Cheng, C, Wang, Q, You, W, Chen, M, Xia, J
PloS one. 2014;(2):e88566
Abstract
BACKGROUND Recent studies have demonstrated that acute myocardial infarction induces a distinctive miRNA signature, suggesting that miRNAs may serve as diagnostic markers. Although many studies have investigated the use of miRNAs in the detection of cardiac injury, some had small sample sizes (<100 patients) or reported different results for the same miRNA. Here, the role of circulating miRNAs for use as biomarkers of myocardial infarction is summarized and analyzed. METHODS AND RESULTS Medline, SCI, Embase, and Cochrane databases were searched up to January 2013 for studies that evaluated associations between miRNAs and myocardial infarction. Relevant publications were identified by searching for combinations of "myocardial infarction," "miRNAs," and their synonyms. Methodological quality was scored using a standardized list of criteria, and diagnostic performance was assessed using estimates of test sensitivity and specificity.

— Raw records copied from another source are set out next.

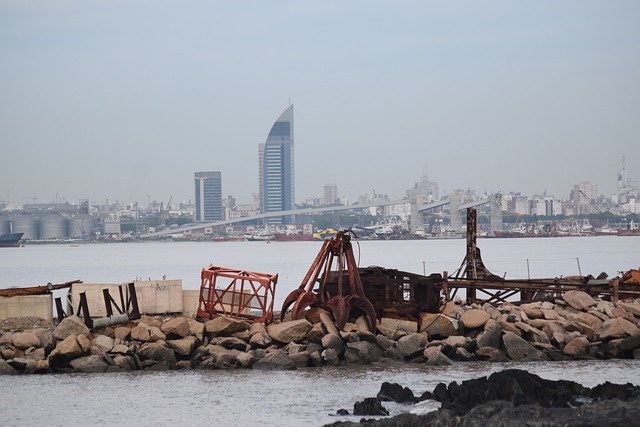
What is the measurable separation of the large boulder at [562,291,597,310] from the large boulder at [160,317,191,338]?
30.3 feet

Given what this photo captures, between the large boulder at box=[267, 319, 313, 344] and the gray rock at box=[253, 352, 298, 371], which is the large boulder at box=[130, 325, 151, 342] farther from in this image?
the large boulder at box=[267, 319, 313, 344]

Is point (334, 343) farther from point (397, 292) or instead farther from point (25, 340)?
point (25, 340)

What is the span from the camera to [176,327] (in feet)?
69.7

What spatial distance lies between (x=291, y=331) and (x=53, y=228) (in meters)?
183

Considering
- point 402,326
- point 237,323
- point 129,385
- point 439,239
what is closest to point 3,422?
point 129,385

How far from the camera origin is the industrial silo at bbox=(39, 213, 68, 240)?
195 metres

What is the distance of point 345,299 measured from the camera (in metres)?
22.2

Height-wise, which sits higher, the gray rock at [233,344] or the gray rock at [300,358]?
the gray rock at [233,344]

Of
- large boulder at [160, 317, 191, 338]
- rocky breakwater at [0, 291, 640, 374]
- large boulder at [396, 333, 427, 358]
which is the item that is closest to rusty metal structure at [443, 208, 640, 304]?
rocky breakwater at [0, 291, 640, 374]

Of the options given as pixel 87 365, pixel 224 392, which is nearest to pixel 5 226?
pixel 87 365

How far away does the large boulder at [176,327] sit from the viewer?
21.3 meters

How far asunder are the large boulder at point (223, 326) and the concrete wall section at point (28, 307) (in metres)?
4.39

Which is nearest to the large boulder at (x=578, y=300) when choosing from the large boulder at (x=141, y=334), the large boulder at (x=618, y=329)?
the large boulder at (x=618, y=329)

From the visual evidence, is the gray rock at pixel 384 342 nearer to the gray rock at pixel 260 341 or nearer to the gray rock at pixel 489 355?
the gray rock at pixel 489 355
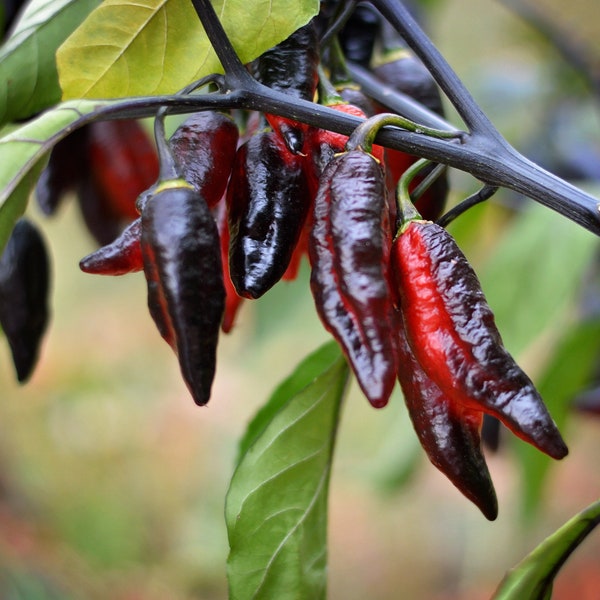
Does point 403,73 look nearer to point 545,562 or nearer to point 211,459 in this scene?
point 545,562

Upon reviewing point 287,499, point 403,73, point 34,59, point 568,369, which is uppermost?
point 34,59

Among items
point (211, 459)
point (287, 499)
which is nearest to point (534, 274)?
point (287, 499)

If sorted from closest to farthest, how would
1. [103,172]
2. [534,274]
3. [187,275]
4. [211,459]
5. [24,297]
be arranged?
[187,275] → [24,297] → [103,172] → [534,274] → [211,459]

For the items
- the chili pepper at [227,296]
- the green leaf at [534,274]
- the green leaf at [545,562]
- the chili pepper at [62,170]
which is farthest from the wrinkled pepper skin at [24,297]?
the green leaf at [534,274]

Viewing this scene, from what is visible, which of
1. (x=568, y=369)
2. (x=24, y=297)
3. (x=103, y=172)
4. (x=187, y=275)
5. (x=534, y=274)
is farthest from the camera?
(x=568, y=369)

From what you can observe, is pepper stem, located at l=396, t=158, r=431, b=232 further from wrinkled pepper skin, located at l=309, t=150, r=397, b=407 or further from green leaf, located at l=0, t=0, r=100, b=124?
green leaf, located at l=0, t=0, r=100, b=124

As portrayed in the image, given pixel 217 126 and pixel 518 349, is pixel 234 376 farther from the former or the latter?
pixel 217 126

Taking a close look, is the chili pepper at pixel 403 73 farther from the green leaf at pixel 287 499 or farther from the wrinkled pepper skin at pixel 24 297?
the wrinkled pepper skin at pixel 24 297

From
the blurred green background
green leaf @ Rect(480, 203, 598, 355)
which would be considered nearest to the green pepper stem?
green leaf @ Rect(480, 203, 598, 355)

These values were summarized using summary receiver-operating characteristic curves. Nineteen studies met the inclusion criteria: 15 studies reported sensitivity, specificity, and AUC, but 4 studies did not. Total miRNAs: sensitivity: 0.78 (95%CI: 0.77-0.80; P = 0.0000); specificity: 0.82 (95%CI: 0.80-0.83; P = 0.0000). miR-499: sensitivity: 0.88 (95%CI:0.86-0.90; P = 0.0000); specificity: 0.87 (95%CI:0.84-0.90; P = 0.0000). miR-1: sensitivity: 0.63 (95%CI:0.59-0.66; P = 0.0000); specificity: 0.76 (95%CI:0.71-0.80; P = 0.0000). miR-133a: sensitivity: 0.89 (95%CI:0.83-0.94; P = 0.0047); specificity: 0.87 (95%CI:0.79-0.92; P = 0.0262). miR-208b: sensitivity: 0.78 (95%CI:0.76-0.81; P = 0.0581); specificity: 0.88 (95%CI:0.84-0.91; P = 0.0000). The correlation between miRNAs and other diagnostic biomarkers of myocardial infarction was obvious. CONCLUSION MiRNAs, especially miR-499 and miR-133a, may be suitable for use as diagnostic biomarkers of myocardial infarction.